SUPPLIED RECORDS
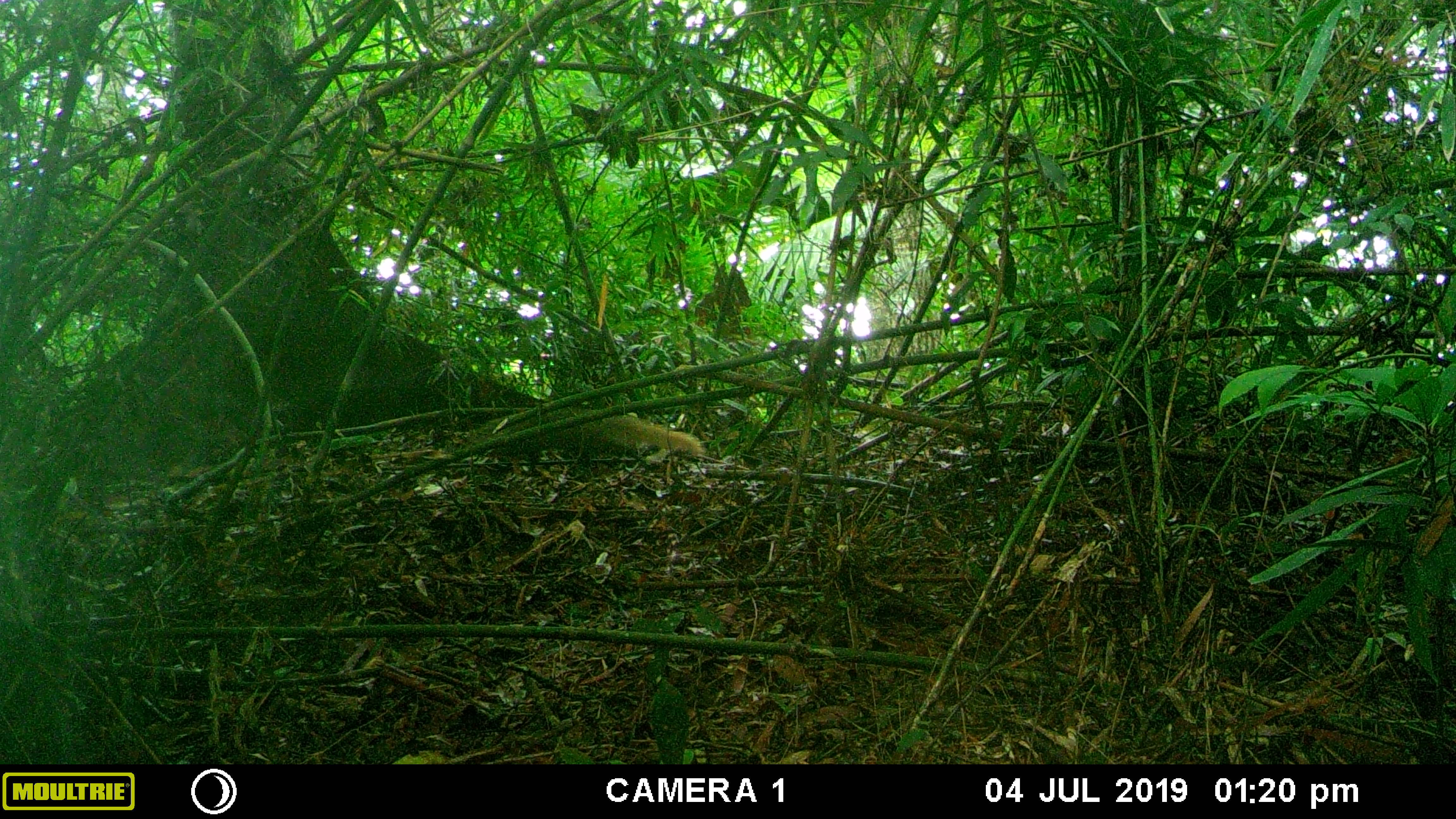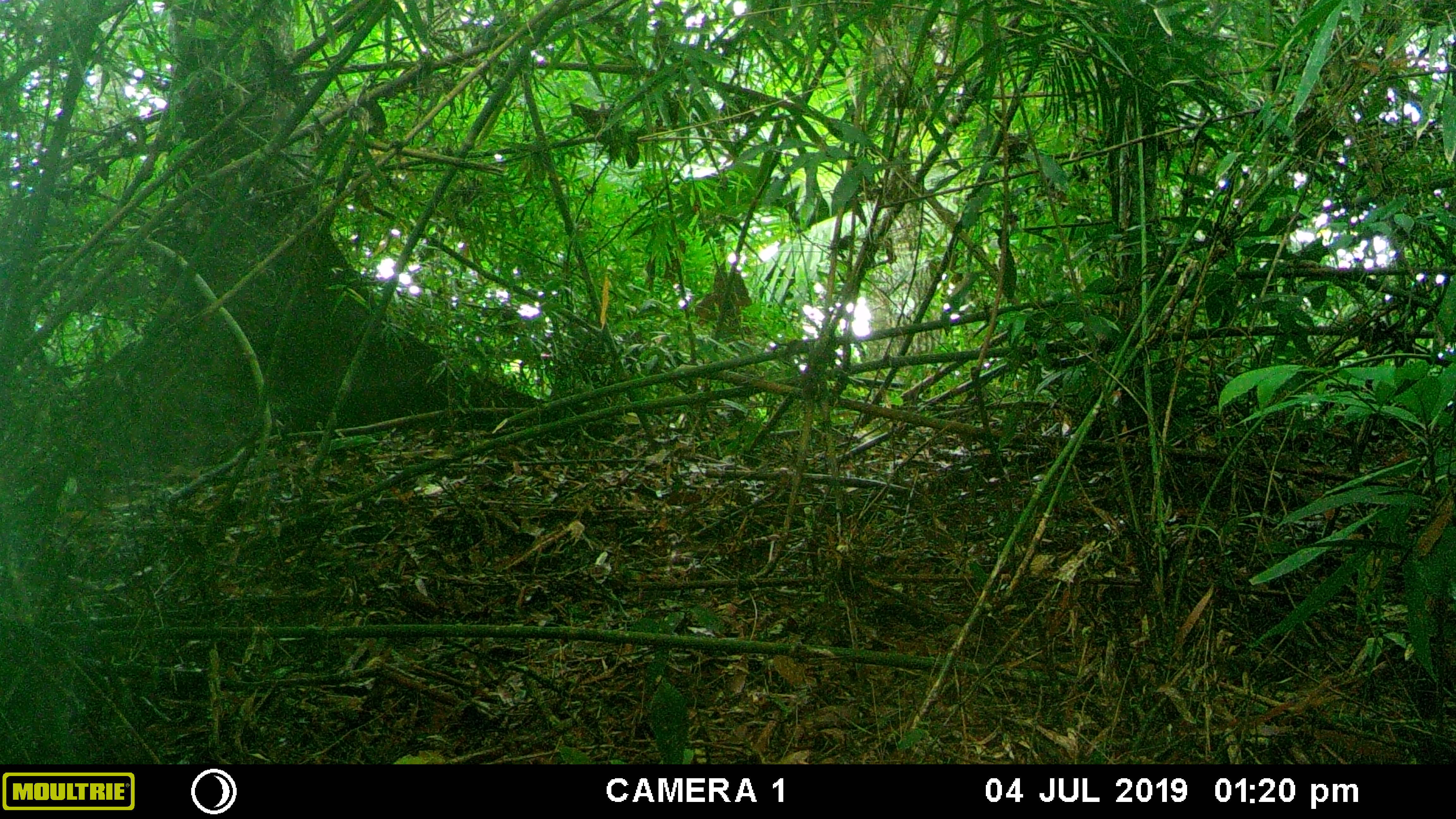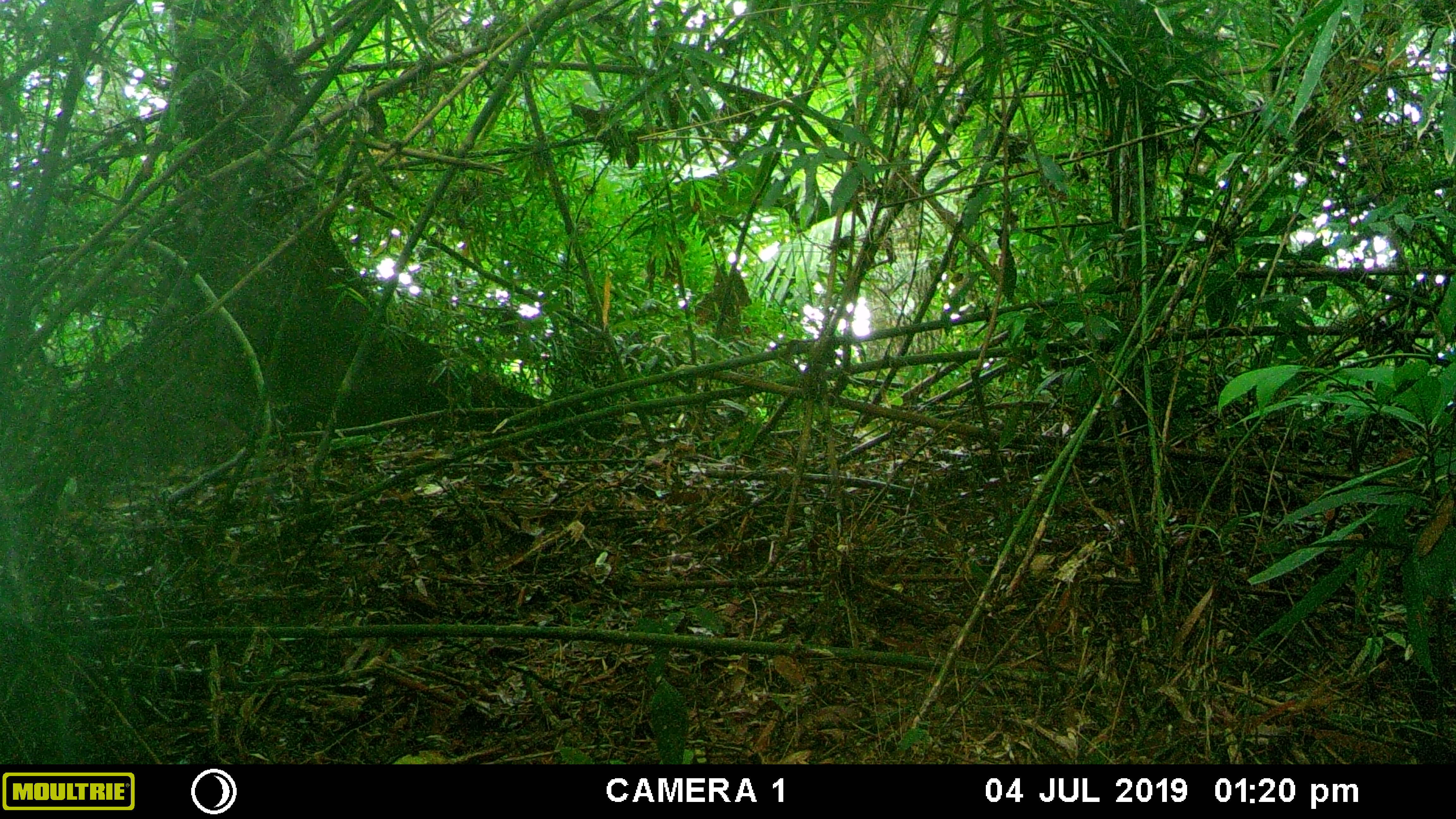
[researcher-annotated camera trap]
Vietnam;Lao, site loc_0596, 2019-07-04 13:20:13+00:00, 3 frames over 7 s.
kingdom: Animalia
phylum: Chordata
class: Mammalia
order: Carnivora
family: Herpestidae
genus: Urva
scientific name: Urva urva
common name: crab-eating mongoose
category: crab eating mongoose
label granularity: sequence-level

WORK REQUEST
In the listing above, find the line with "scientific name: Urva urva" and set down that line and all after it exactly, through the final line.

RESULT OF THE TASK
scientific name: Urva urva
common name: crab-eating mongoose
category: crab eating mongoose
label granularity: sequence-level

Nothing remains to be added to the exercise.